Anglo bankers believed they could force an outcome at expense of State
Leaked recordings reveal bankers thought they could fool regulators
“This is Anglo so there is only one thing to do – party!” Anglo Irish Bank chief executive David Drumm (left) and chairman Seán Fitzpatrick. Photograph: Alan Betson
The aggressive stance taken by Anglo Irish Bank chief executive David Drumm with regulators, which emerges in the latest tape recordings of conversations within Anglo at the time of the 2008 bank guarantee, shows a banker under increasing pressure to save his institution and resorting to desperate tactics as the bank edged towards collapse.
Drumm’s conversations with the bank’s head of capital markets John Bowe, recorded on Bowe’s telephone line in Anglo’s treasury department, took place against the background of a run on the bank’s deposits and almost daily meetings with the regulator to respond to the deepening crisis of September 2008.
US bank Lehman Brothers had just gone bankrupt sending the financial markets into a tailspin as corporate depositors – big companies spreading large cash deposits around various banks – decided that Anglo was too risky a bet and sought the return of their money as the deposit terms matured.
The conversation between Drumm and Bowe on September 19th, 2008, is focused on how, at Anglo’s next meeting with the Central Bank and financial regulator, the bank can increase the pressure on regulators to agree to lend €7 billion to cover the amount of deposits lost, though – as Bowe himself acknowledged in a telephone call the previous day – the amount was likely to be higher.
One aspect of the detail within the conversations that has been lost in the coverage of these new recordings is that during the telephone conversations the Anglo bankers were discussing a €7 billion liquidity bailout to help the bank fund itself, they did not consider at the time – either due to incompetence or self-delusion or both – that a capital bailout to cover losses on loans was necessary.
As far as the bankers were concerned they were just dealing with a run on their deposits, not a black hole in their loan book, and were trying to get the regulators to act.
The €29 billion bailout of public money that the Government is pumping into the bank was eventually provided for bad customer loans.
The September 19th call shows the “Drummer” acknowledging that it was just a matter of days before the bank would run out of money.
Meetings between all of the Irish banks and the regulators became more intense following the collapse of Lehman Brothers on the weekend of September 14th-15th.
That week’s discussions between Anglo and the regulator marked a turning point as the crisis deepened for Anglo in particular.

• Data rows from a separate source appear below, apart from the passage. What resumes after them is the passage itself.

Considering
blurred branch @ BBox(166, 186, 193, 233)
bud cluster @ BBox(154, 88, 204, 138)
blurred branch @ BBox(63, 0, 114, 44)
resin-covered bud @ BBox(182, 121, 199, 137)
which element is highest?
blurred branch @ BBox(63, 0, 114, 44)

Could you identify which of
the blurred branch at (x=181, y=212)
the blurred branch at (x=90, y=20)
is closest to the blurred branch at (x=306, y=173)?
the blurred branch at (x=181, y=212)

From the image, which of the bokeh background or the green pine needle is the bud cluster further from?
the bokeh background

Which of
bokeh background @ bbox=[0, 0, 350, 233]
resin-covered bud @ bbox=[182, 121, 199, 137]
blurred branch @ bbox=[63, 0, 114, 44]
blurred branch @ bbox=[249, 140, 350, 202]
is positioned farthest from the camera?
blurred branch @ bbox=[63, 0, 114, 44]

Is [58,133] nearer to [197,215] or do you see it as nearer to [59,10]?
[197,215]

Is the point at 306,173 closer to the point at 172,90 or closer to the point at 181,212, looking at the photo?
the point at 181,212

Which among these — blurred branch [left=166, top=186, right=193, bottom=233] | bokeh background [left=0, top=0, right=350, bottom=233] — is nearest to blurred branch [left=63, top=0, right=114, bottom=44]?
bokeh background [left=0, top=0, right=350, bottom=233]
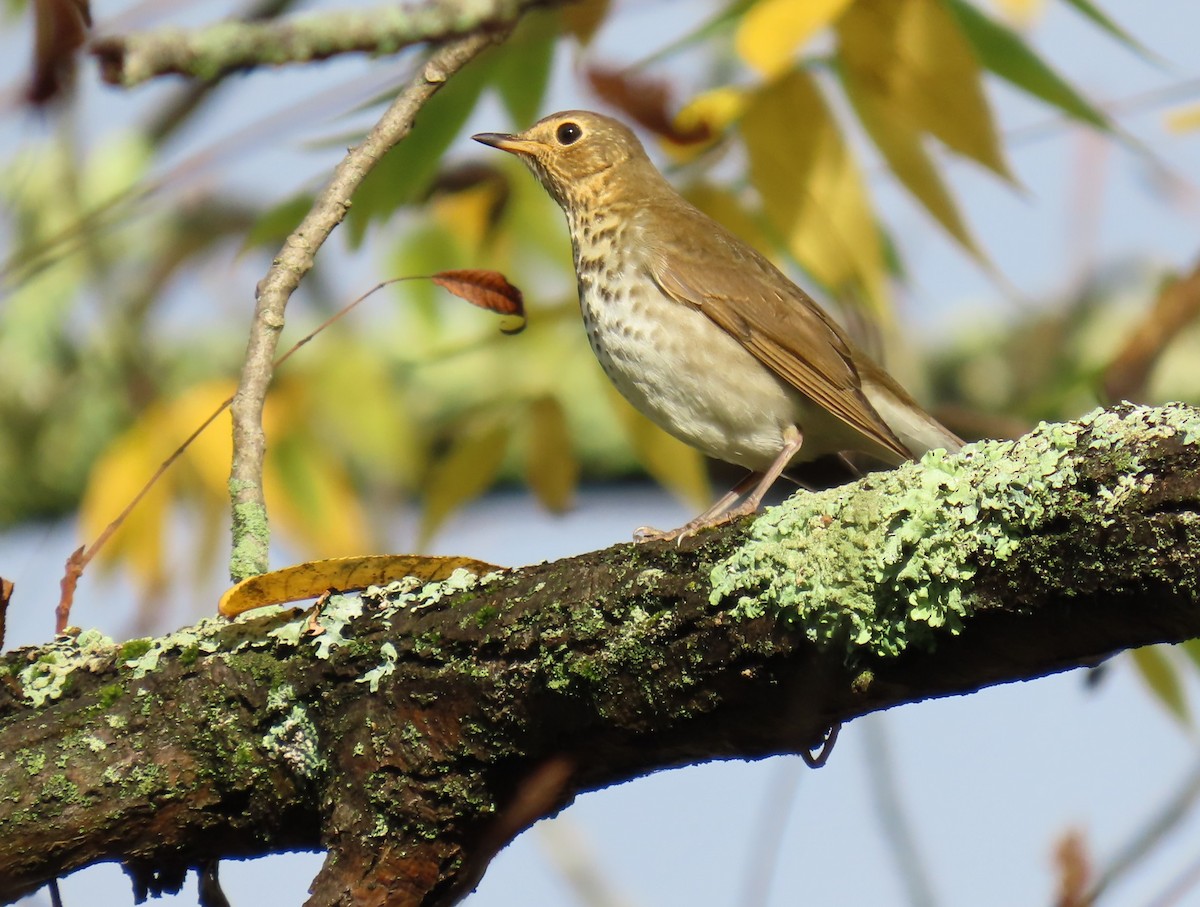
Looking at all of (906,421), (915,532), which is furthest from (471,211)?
(915,532)

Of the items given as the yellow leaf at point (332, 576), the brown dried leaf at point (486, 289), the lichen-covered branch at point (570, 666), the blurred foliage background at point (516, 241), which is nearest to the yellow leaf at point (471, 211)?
the blurred foliage background at point (516, 241)

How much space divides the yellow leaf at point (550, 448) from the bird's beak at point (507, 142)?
1181 millimetres

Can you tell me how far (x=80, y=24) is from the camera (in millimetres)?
1719

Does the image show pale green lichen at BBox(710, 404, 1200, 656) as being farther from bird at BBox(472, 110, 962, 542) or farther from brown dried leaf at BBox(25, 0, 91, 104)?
bird at BBox(472, 110, 962, 542)

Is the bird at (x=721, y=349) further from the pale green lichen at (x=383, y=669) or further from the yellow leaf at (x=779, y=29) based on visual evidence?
the pale green lichen at (x=383, y=669)

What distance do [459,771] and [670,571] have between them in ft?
1.58

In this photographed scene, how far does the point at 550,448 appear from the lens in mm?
3561

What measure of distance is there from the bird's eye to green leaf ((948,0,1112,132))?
191 centimetres

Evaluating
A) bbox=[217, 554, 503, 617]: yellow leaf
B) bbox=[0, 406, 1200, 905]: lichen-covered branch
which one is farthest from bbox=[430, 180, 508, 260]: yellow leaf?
bbox=[0, 406, 1200, 905]: lichen-covered branch

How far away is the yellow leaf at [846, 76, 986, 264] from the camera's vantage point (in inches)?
114

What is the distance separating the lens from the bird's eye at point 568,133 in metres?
4.75

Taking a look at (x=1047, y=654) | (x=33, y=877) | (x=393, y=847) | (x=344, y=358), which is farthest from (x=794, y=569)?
(x=344, y=358)

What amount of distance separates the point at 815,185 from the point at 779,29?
45 centimetres

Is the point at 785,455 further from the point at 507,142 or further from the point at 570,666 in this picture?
the point at 570,666
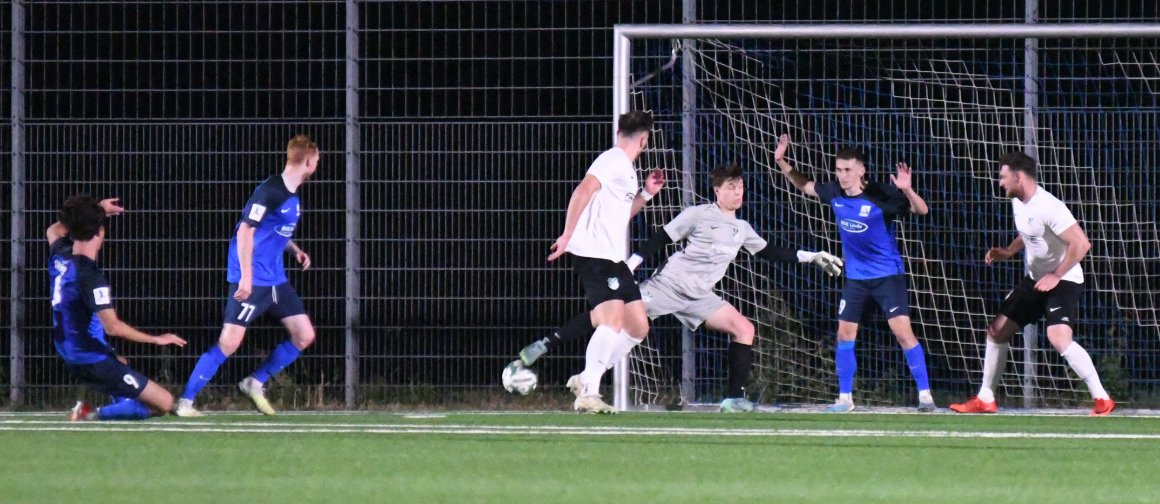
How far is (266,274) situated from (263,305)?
0.57ft

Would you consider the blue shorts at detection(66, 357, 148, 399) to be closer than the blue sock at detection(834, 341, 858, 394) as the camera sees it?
Yes

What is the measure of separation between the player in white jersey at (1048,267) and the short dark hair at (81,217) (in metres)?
4.98

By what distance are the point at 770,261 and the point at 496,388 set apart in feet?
6.43

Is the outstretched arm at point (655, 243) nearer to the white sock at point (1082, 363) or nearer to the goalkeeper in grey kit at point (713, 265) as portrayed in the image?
the goalkeeper in grey kit at point (713, 265)

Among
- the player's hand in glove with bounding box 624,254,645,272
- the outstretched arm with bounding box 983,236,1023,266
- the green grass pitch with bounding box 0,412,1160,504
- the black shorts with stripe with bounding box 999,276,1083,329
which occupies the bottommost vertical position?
the green grass pitch with bounding box 0,412,1160,504

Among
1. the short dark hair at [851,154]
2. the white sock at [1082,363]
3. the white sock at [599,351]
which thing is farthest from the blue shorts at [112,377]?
the white sock at [1082,363]

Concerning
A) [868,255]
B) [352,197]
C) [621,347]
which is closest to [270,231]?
[352,197]

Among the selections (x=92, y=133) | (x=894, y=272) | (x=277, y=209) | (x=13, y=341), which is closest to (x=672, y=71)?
(x=894, y=272)

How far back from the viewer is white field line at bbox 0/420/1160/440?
818 centimetres

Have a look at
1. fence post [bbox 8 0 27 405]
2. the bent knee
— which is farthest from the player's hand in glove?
fence post [bbox 8 0 27 405]

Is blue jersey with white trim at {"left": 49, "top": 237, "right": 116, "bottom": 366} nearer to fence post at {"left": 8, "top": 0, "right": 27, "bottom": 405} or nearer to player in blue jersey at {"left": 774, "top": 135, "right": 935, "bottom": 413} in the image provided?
fence post at {"left": 8, "top": 0, "right": 27, "bottom": 405}

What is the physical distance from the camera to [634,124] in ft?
31.7

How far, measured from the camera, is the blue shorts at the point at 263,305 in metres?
9.80

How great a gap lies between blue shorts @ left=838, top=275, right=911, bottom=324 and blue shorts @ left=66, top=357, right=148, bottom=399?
4101 millimetres
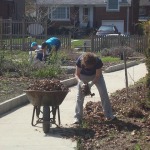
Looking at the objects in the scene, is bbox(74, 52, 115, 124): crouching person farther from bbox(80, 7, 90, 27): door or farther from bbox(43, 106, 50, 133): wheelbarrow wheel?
bbox(80, 7, 90, 27): door

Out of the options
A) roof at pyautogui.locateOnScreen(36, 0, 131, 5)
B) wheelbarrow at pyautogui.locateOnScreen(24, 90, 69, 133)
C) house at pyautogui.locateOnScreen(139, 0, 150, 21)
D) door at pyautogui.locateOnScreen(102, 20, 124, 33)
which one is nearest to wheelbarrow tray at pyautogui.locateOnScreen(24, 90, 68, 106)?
wheelbarrow at pyautogui.locateOnScreen(24, 90, 69, 133)

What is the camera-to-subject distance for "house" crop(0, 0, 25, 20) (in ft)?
178

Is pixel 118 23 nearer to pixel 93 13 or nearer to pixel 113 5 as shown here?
pixel 113 5

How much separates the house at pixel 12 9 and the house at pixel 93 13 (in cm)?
193

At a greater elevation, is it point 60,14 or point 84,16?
point 60,14

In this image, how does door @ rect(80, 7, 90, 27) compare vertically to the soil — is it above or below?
above

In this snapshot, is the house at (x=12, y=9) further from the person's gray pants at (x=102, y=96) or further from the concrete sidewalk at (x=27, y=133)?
the person's gray pants at (x=102, y=96)

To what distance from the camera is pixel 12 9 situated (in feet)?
189

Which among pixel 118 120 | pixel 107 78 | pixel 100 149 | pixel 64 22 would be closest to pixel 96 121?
pixel 118 120

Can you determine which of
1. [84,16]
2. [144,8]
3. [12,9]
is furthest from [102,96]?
[144,8]

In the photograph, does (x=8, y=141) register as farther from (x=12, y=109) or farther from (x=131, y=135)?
(x=12, y=109)

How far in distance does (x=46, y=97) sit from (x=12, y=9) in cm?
4838

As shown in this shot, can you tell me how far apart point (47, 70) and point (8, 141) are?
8361 mm

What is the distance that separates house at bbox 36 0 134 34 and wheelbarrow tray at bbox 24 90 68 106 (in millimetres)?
50864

For the first time, Anglo had requested a specific sum of cash in liquidity support from the Central Bank – backed by loans on the bank’s books and a promissory note as collateral. This, the bank believed privately at the time as the tapes show, would turn the tables on the regulator forcing the Central Bank and financial regulator to consider making a big call.
‘We need the moolah’
“Get into the f***ing simple speak: ‘We need the moolah, you have it, so you’re going to give it to us and when would that be?’ We’ll start there,” Drumm tells Bowe about the strategy that they would pursue in their next meeting with the Central Bank and the financial regulator.